Lieutenant Schneider nodded curtly.
“Say ‘yes’ or ‘no,’ goddammit, Schneider,” Kramer snapped.
“Okay, okay,” Lieutenant Schneider said.
“We can use the waiting room,” Kramer said, and pushed the door open.
“Well, Frank, what do you think?” Chief Inspector Kramer inquired of Captain O’Brien when Castillo had finished.
“A lot of cocaine comes here from Argentina,” O’Brien said.
“I didn’t know that,” Fernando said.
“They fly it from Colombia to Bolivia or Paraguay— sometimes direct to Paraguay—and then get it into Argentina,” O’Brien explained. “And then they mule it to Miami from Buenos Aires. The Argentine drug cops— they call them SIDE—are smart. Instead of arresting the critters, they let them get on a plane, and then call our DEA guys down there. The
DEA in Miami meets the airplane. That way the cocaine gets stopped, and we have to pay to try the critters and the cost of keeping them in the slam for fifteen to twenty.”
“SIDE does more than drugs, Captain,” Castillo said. “It’s the Argentine FBI, CIA, and DEA under one roof.”
“I didn’t know that,” O’Brien said. “What I’m thinking is that the drug guys—here, there, everywhere—do this kind of casual whacking. Anybody they think might be in the way of anything, anybody they think may have seen or heard something, gets whacked. Including members of their family.”
“I’m not saying you’re wrong,” Castillo said. “But that didn’t come up down there, either from a DEA guy I know, who would have told me, or from the head of SIDE.”
“What did they think was going on?”
“They had no idea,” Castillo said. “All we know—and I didn’t know this in Argentina—is that somebody wants to get their hands on Jean-Paul Lorimer, and is perfectly willing to kill anybody to do that.”
“We had a job here in Philadelphia a couple of years ago,” Kramer said. “Drugs shipped from . . . where, Frank?”

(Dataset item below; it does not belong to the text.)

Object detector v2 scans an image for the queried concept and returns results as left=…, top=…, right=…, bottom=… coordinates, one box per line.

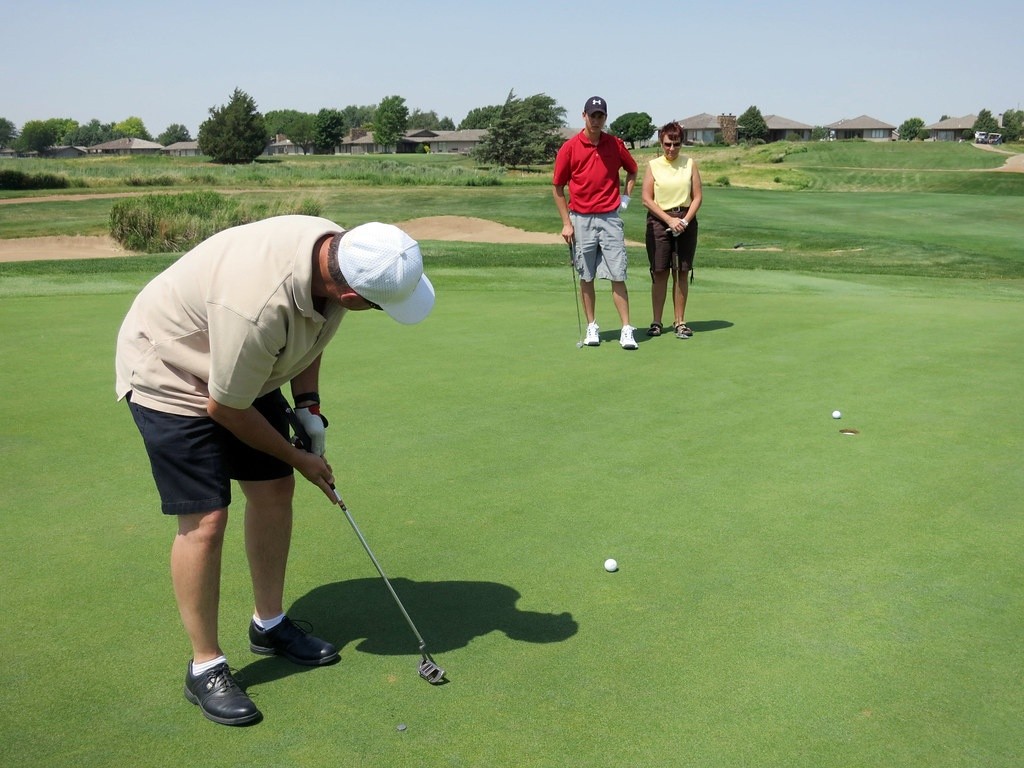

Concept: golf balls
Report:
left=605, top=559, right=617, bottom=572
left=832, top=411, right=841, bottom=419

“Senegal,” O’Brien furnished.
“From Senegal to their UN Mission in New York. With diplomatic immunity. What happened was . . . out of school?”
Castillo nodded.
“Our dogs—not K-9, but the drug sniffers, those little spaniels or whatever—sniffed the cocaine in freight handling. We couldn’t get a warrant to open the boxes, of course, but I happened to be down there looking for explosives and one of the boxes happened to get knocked over. Not much damage, but put enough of a crack in the box for me to be able to stick one of those meat-basting hypodermic needles . . . You know what I mean? They have great big needles?”
Castillo nodded again.
“. . . into the box and come out with a white powder that tested to be really high-grade coke. So we called in the DEA. Who called in the FBI and customs and the State Department. It got to be a real Chinese fire drill. The State Department didn’t believe the white power had just dribbled out of the box; they as much as accused us of violating diplomatic immunity. They were afraid the Senegalese ambassador would be pissed and give an anti-American speech to the general assembly.